**WHAT TO WORK ON:**
Answer these questions about the mailing-list excerpt below:
(a) Who is listed as the sender of the message sent on Tuesday, May 21, 2013 at 3:53 PM?
(b) What command is given as the way to check out a branch?
(c) According to the final line, what imposes "cd ~"?

-------- SELECTION --------

> From: Andrew Reedick <andrew.reed...@cbeyond.net>

>>  -----Original Message-----
>>  From: Les Mikesell [mailto:lesmikes...@gmail.com]
>>  Sent: Tuesday, May 21, 2013 3:53 PM
>>  To: Andrew Reedick
>>  Cc: Branko Čibej; users@subversion.apache.org
>>  Subject: Re: Subversion Doesn't Have Branches aka Crossing the Streams
>>  aka Branches as First Class Objects?
>> 
>> 
>>  > The client should only see and work with "--project project1 
> --branch
>>  1.0", e.g. "svn co --project project1 --branch 1.0" to 
> checkout a
>>  branch.
>> 
>>  That's sort of like saying filesystems shouldn't have 
> subdirectories so
>>  users don't get confused...  Some people might even believe that.
> 
> And there's a reason why 'pwd' returns '/home/userid' 
> instead of '/dev/sda1/home/userid' or 
> 'server-vol0.foo.net:/vol0/userid'.  Or why 'cd ~' takes you to 
> your home dir.  

Well, "cd ~" is imposed by the shell environment, not by kernel.

-------- DATA LISTING --------

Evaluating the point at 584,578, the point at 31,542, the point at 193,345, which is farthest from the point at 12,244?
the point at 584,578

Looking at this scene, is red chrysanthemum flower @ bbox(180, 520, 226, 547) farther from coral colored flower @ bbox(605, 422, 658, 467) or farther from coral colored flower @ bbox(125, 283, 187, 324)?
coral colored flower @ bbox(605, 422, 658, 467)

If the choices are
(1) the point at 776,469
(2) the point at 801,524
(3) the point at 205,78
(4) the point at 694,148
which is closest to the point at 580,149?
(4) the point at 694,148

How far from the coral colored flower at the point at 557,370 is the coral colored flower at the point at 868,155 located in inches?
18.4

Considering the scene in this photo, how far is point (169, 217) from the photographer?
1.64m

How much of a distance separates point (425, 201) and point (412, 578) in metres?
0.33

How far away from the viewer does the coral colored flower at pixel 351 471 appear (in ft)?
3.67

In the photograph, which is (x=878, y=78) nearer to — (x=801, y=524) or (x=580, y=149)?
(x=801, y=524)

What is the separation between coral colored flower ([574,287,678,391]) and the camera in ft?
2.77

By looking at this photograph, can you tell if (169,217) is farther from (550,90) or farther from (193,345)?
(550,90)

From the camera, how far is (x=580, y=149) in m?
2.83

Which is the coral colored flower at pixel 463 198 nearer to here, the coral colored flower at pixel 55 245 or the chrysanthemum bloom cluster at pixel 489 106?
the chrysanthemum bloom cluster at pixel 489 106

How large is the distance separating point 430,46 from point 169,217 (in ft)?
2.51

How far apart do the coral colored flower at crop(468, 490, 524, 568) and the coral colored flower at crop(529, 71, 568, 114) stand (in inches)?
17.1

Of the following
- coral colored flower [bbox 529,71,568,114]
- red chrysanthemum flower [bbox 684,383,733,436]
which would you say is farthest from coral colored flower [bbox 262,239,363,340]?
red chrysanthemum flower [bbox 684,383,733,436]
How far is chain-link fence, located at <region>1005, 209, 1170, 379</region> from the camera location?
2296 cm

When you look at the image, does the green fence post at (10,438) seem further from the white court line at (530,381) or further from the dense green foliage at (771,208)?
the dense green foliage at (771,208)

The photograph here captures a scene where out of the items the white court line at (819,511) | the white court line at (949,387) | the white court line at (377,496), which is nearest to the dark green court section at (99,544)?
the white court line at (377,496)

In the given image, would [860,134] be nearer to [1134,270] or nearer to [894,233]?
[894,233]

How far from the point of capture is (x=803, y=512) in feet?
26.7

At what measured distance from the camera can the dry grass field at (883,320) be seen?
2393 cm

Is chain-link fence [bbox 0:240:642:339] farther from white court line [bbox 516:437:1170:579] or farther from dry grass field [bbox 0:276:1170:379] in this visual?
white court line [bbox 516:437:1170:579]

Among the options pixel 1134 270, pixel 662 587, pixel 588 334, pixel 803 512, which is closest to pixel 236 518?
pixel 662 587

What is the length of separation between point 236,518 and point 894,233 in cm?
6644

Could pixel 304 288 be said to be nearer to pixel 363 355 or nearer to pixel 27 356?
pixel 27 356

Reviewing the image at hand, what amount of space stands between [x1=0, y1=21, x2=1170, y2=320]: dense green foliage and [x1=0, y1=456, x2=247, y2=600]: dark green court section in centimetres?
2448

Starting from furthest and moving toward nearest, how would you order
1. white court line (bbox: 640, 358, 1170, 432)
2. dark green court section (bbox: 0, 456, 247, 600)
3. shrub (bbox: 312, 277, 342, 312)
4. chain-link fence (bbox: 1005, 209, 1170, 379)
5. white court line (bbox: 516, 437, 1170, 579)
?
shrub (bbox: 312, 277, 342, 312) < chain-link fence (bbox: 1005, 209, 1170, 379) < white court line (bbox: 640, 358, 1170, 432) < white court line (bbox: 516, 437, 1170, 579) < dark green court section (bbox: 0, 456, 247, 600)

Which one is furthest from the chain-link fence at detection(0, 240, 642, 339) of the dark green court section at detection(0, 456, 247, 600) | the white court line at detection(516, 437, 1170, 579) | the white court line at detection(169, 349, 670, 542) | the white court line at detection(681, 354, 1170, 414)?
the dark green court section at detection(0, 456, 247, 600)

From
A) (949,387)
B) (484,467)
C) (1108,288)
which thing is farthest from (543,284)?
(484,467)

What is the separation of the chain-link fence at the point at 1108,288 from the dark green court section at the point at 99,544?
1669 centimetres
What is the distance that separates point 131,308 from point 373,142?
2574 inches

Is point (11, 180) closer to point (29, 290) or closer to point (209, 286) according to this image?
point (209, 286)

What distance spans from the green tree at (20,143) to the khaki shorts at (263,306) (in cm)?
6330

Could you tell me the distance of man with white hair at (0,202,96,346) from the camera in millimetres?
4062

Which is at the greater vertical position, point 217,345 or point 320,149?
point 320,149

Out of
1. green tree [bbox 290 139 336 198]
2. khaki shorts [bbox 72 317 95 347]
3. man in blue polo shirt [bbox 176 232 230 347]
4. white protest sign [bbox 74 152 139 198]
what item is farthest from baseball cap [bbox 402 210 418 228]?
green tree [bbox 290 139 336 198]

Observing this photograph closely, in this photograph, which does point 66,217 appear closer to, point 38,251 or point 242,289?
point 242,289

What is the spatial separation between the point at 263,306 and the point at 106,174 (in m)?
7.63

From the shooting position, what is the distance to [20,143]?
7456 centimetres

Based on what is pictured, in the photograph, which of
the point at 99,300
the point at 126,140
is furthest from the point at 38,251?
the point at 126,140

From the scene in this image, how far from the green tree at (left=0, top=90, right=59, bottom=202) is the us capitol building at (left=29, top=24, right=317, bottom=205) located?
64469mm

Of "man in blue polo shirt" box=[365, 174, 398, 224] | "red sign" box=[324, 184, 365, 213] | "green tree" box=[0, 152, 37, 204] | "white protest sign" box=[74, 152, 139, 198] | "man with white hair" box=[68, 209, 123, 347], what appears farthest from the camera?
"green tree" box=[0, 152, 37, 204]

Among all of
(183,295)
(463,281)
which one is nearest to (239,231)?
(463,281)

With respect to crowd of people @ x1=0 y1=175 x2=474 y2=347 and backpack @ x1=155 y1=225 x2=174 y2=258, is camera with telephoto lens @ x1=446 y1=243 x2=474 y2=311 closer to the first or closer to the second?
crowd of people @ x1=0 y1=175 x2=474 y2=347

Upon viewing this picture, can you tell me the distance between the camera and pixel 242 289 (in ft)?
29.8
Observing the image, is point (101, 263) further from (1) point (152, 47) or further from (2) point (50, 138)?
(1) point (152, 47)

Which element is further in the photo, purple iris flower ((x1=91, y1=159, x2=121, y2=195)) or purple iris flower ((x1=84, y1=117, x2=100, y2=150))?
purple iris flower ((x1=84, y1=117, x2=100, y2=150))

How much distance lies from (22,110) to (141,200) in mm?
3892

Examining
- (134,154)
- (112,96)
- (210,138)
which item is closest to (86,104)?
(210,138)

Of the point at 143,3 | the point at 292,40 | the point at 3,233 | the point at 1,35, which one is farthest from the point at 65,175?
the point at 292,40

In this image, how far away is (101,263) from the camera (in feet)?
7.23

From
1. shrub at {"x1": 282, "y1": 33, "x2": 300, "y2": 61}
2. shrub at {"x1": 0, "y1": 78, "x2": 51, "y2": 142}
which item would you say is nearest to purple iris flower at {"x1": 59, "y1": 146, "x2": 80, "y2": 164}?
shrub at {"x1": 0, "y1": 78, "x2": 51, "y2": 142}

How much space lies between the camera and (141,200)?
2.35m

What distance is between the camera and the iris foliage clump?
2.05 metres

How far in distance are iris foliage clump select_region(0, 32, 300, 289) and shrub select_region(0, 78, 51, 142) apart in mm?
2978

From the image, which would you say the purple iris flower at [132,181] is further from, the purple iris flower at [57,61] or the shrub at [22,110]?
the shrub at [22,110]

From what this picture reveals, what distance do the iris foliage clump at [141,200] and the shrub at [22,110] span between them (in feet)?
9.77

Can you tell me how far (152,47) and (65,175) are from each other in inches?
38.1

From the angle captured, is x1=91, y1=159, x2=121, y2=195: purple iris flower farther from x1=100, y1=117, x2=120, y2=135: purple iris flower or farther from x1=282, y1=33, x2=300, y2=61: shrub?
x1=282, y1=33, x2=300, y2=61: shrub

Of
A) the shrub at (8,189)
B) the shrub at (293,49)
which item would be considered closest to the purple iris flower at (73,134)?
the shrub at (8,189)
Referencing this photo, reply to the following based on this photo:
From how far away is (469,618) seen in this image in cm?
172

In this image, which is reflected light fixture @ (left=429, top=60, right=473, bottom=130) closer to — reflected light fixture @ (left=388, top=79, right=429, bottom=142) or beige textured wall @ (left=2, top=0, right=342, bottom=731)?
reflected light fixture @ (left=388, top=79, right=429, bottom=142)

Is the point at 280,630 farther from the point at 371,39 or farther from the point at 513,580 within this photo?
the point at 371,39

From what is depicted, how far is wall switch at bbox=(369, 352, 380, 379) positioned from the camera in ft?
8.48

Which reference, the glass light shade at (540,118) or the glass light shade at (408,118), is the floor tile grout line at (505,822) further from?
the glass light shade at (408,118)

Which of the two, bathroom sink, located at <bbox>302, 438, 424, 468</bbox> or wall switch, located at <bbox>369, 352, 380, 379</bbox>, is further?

--------

**FULL RESPONSE:**
(a) Les Mikesell
(b) "svn co --project project1 --branch 1.0"
(c) The shell environment, not the kernel.